The ability of the musicians to help in guiding the listener in the direction they please.
This is a serious and conscious choice of the musicians to lead the community through circumstances and all the way to catharsis.  


Passage 10:

CL:
1) pikrodafni,
2) kontoula lemonia
3) Nteli papas. Priest is compared to nature. How do you describe the beauty of a person?
how do you describe a feeling.
Because this is what they were in contact with, and they know.

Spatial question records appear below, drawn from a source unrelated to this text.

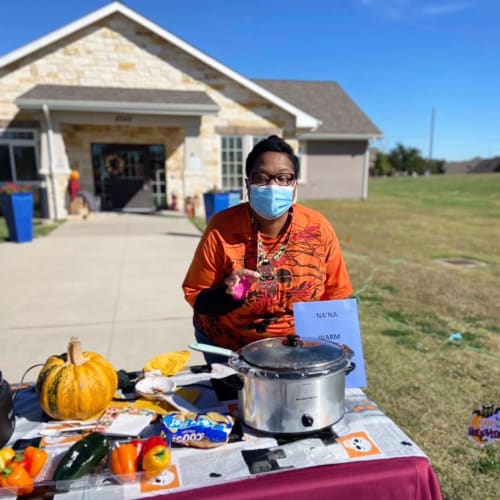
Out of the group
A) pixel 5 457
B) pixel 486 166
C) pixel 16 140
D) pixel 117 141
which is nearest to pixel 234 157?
pixel 117 141

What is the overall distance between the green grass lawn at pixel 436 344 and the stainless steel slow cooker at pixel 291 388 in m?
1.43

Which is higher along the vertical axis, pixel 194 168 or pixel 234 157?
pixel 234 157

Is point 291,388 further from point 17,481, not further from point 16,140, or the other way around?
point 16,140

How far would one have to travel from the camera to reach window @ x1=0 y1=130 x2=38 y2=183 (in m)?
13.4

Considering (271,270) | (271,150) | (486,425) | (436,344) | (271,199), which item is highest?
(271,150)

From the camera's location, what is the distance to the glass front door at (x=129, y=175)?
49.8 ft

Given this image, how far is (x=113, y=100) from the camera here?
12320mm

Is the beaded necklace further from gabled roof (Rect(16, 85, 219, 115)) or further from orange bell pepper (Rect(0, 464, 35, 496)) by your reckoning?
gabled roof (Rect(16, 85, 219, 115))

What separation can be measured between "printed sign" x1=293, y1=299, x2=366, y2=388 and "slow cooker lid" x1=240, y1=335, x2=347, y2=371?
0.14 meters

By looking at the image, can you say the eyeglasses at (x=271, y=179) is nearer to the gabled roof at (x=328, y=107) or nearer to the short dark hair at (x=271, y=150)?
the short dark hair at (x=271, y=150)

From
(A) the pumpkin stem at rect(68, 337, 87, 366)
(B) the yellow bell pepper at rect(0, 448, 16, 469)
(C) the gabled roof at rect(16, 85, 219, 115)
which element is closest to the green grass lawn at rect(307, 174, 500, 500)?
(A) the pumpkin stem at rect(68, 337, 87, 366)

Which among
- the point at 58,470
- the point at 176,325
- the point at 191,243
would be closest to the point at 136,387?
the point at 58,470

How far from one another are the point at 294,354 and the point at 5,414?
94 centimetres

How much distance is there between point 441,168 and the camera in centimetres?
6844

Here we have the explanation of CL regarding the thematic of lyrics that borrow scenes from the local natural environment to describe people and circumstances. In the music of Epirus, the music and the lyrics have a very tight connection with nature and most of the characteristics of emotions feeling and beauty derive from metaphors from nature. This comes down to traditional knowledge and everyday life scenes.
Passage 11:

What type we have not touched?
instrumental.
They are skaros, laments, played and sung, kagelia,
The instrumentals are more decorated. Klamata from Preveza.
Klamata is not very typical from here.
It is happier.
They see the sea these people.
‘’in the islands people they are more open’’
Filoksnia (hospitality) is sacred.
As you can see.

Finally, we touched on the instrumental parts of the music of Epirus. Even in the absence of lyrics, the music expresses function. There are different styles for Sephardic songs, different for life in the mountains, different for life close to the sea, all tied up with the concepts of community, inclusion, and hospitality. In the music of Epirus, nothing stands by chance. There is a purpose that becomes a tool in the hands of the community.